The article contrasts the lightning-fast, low-cost domestic payment experiences in countries like India (via UPI), Europe (SEPA Instant), Brazil (Pix), and the US (RTP, FedNow) with the sluggish and expensive nature of cross-border transactions.
Currently, international money transfers rely on outdated infrastructure like SWIFT, involving correspondent banks, time zone delays, and business hour cut-offs. This results in high fees (averaging 6.5% for $200 transfers, far above the UN's 3% target) and slow settlement times of 2-5 business days. For India, this friction means billions in remittances and export payments are unnecessarily lost or delayed.
The proposed solution is interoperability, which means making different payment systems work together rather than creating entirely new ones. India's UPI already links with Singapore's PayNow and has expanded to several other countries. Projects like BIS-led Project Nexus aim to connect Asian systems for sub-minute clearing.
Interoperability promises significant benefits: remittances reach families faster and cheaper, freelancers and exporters can collect payments more easily, and domestic innovations gain global reach, improving cash flow and reducing settlement risk.
However, several challenges remain:
- Data Standardization: Ensuring all systems use formats like ISO 20022 end-to-end for smooth processing.
- Real-time Compliance: Adapting Anti-Money Laundering (AML), Know Your Customer (KYC), and sanctions checks for instant transfers.
- Foreign Exchange (FX) Risk: Introducing safer settlement mechanisms for more currency pairs, possibly using tokenised deposits or stablecoins.
- Access and Rules: Establishing clear rules for regulated non-bank participation and predictable user experiences.
The future of payments lies in connecting all existing rails – UPI, SEPA Instant, FedNow, Pix, cards, and stablecoins – to enable clean, instant, and fair-cost transfers across borders. This requires alignment, shared data, and shared rules among regulators, banks, and builders. The reward will be a vastly simpler everyday money experience.
Impact
This news has a significant potential impact on the Indian stock market and Indian businesses, particularly in the fintech, IT services, and remittance sectors. Improved cross-border payment efficiency can boost trade volumes, increase digital payment adoption, and create new opportunities for Indian companies operating in the global financial technology space. It also directly benefits individuals receiving or sending remittances.
Impact Rating: 8/10
Difficult Terms Explained
- UPI (Unified Payments Interface): India's instant real-time payment system, developed by the National Payments Corporation of India (NPCI), allowing users to transfer money between bank accounts using a mobile app.
- SEPA Instant: The Single Euro Payments Area Instant Credit Transfer scheme, enabling euro payments to be sent and received across participating European countries in seconds.
- Pix: Brazil's instant payment system, developed by the Central Bank of Brazil, allowing immediate money transfers and payments 24/7.
- RTP: Real-Time Payments, a US-based payment rail that enables instant fund transfers between financial institutions.

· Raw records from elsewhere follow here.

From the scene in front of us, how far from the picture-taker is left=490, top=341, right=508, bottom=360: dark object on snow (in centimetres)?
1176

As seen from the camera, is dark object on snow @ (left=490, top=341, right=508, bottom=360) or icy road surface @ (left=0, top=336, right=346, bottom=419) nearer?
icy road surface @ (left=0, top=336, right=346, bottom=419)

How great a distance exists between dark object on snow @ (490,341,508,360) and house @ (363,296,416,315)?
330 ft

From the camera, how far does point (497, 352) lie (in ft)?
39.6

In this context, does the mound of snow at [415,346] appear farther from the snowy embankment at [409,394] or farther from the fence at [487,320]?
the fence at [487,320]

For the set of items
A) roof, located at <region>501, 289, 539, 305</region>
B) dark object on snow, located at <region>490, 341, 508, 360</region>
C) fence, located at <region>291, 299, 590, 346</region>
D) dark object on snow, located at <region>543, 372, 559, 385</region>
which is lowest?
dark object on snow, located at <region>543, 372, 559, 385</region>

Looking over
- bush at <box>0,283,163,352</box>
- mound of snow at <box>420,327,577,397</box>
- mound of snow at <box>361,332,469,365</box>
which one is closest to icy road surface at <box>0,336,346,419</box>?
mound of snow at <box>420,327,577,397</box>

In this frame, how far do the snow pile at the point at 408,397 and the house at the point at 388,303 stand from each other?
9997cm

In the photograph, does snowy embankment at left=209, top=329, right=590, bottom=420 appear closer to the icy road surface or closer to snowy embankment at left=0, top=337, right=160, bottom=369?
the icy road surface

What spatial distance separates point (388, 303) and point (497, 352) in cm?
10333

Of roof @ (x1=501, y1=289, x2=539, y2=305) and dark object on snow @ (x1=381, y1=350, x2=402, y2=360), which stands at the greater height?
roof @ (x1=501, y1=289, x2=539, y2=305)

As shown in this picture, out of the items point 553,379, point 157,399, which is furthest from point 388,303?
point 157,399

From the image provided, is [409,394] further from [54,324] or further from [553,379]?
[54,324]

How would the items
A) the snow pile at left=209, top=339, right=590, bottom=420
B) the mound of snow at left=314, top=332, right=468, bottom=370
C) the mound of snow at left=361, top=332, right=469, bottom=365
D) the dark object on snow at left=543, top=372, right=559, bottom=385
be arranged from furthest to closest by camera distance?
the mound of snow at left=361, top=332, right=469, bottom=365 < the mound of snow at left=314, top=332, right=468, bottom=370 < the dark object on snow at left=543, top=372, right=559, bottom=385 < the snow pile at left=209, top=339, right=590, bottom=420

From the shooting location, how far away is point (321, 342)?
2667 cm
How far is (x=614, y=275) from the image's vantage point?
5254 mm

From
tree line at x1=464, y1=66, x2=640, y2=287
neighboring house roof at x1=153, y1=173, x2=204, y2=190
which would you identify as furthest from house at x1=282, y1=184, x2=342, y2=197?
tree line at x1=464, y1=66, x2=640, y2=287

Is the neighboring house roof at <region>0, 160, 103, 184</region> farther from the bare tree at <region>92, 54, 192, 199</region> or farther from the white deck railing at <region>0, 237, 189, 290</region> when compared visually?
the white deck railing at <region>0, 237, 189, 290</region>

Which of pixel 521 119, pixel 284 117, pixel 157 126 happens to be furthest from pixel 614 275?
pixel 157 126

- FedNow: A real-time payment service developed by the Federal Reserve, enabling instant credit and debit transfers between participating financial institutions.

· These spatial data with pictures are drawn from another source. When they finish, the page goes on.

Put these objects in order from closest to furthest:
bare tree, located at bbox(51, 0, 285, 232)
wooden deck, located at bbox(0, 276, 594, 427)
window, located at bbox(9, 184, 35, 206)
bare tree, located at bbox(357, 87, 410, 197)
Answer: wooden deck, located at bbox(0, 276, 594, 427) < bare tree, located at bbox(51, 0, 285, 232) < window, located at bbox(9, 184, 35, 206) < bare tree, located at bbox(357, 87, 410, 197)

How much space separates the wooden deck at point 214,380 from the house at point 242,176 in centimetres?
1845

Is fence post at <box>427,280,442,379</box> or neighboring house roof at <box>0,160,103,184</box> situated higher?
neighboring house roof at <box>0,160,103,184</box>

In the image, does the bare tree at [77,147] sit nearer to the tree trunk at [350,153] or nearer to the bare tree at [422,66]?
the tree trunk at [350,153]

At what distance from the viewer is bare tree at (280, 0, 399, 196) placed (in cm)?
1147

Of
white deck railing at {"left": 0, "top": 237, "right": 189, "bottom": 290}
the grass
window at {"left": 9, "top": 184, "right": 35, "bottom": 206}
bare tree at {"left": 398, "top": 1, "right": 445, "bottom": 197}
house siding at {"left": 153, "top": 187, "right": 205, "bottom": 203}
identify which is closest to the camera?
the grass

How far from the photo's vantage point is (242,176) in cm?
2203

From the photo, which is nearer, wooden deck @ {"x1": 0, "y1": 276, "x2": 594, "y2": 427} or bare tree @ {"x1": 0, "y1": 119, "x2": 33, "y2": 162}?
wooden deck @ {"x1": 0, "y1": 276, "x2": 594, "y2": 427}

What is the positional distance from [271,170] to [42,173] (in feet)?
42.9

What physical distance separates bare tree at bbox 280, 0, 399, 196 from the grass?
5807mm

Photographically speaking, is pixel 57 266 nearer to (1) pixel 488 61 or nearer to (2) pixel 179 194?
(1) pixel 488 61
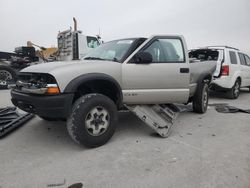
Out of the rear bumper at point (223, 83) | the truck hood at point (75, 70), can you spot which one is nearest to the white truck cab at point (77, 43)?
the rear bumper at point (223, 83)

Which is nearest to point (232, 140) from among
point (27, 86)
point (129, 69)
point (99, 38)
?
point (129, 69)

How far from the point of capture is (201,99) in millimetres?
6461

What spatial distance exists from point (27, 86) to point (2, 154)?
1.07 metres

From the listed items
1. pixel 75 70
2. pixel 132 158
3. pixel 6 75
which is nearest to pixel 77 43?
pixel 6 75

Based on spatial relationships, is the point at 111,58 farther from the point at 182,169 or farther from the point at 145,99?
the point at 182,169

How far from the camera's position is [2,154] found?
3834mm

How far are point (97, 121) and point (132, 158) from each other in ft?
2.71

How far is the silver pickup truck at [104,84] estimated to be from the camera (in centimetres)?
380

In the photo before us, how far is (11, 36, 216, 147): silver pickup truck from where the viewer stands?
3799mm

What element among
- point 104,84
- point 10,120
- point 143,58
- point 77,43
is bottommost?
point 10,120

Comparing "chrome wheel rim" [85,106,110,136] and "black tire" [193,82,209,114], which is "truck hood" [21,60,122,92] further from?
"black tire" [193,82,209,114]

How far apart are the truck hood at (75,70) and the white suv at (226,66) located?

- SWIFT: Society for Worldwide Interbank Financial Telecommunication, a global network used by financial institutions to send and receive information, such as money transfer instructions, securely and reliably. It is not a direct transfer system but a messaging network.

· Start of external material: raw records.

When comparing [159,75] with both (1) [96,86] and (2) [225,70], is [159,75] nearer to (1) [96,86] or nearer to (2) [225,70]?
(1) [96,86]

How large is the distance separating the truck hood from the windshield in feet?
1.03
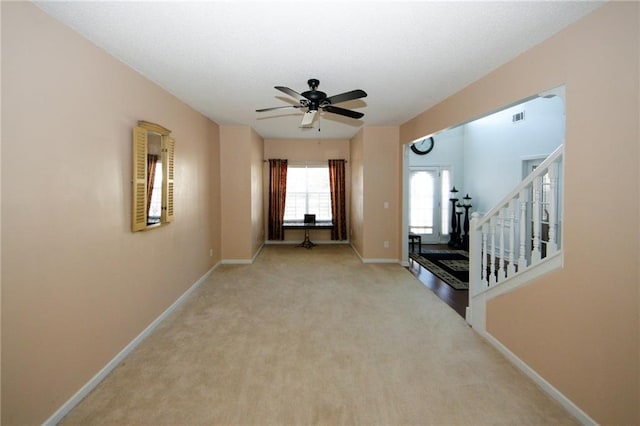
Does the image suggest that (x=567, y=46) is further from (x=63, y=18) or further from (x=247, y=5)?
(x=63, y=18)

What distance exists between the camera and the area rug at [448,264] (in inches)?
195

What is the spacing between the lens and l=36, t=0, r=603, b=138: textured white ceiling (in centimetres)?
197

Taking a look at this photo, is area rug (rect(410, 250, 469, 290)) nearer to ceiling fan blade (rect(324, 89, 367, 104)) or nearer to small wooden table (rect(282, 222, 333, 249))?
small wooden table (rect(282, 222, 333, 249))

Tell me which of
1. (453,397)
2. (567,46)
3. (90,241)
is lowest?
(453,397)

- Correspondent Banks: Banks that provide services on behalf of a bank in another country, typically for facilitating international transactions.
- FX Mark-ups: The extra charge added to the exchange rate when converting one currency to another, often a source of hidden fees.
- Interoperability: The ability of different computer systems or software applications to exchange and use information.
- PayNow: Singapore's instant funds transfer service, enabling customers of participating banks and NSOs to send and receive funds from one bank account to another in Singapore.
- ISO 20022: A global standard for financial messaging that provides a common framework for businesses and financial institutions to communicate and exchange payment data.
- Straight-through Processing (STP): The ability to process a financial transaction from initiation to settlement without manual intervention.
- AML (Anti-Money Laundering): A set of laws, regulations, and procedures intended to prevent criminals from disguising illegally obtained funds as legitimate income.
- KYC (Know Your Customer): The process of a business verifying the identity of its clients, often to prevent illegal activity.
- Tokenised Deposits: A digital representation of a fiat currency deposit held by a regulated financial institution, which can be used for digital transactions.
- Stablecoins: A type of cryptocurrency designed to minimize price volatility, often pegged to a fiat currency like the US dollar.
- PvP (Payment versus Payment): A settlement mechanism where the final transfer of one currency takes place if and only if the final transfer of the other currency also takes place.
- Atomic Settlement: A transaction settlement where all parts of the transaction are completed or none are. It ensures that the exchange happens simultaneously, eliminating settlement risk.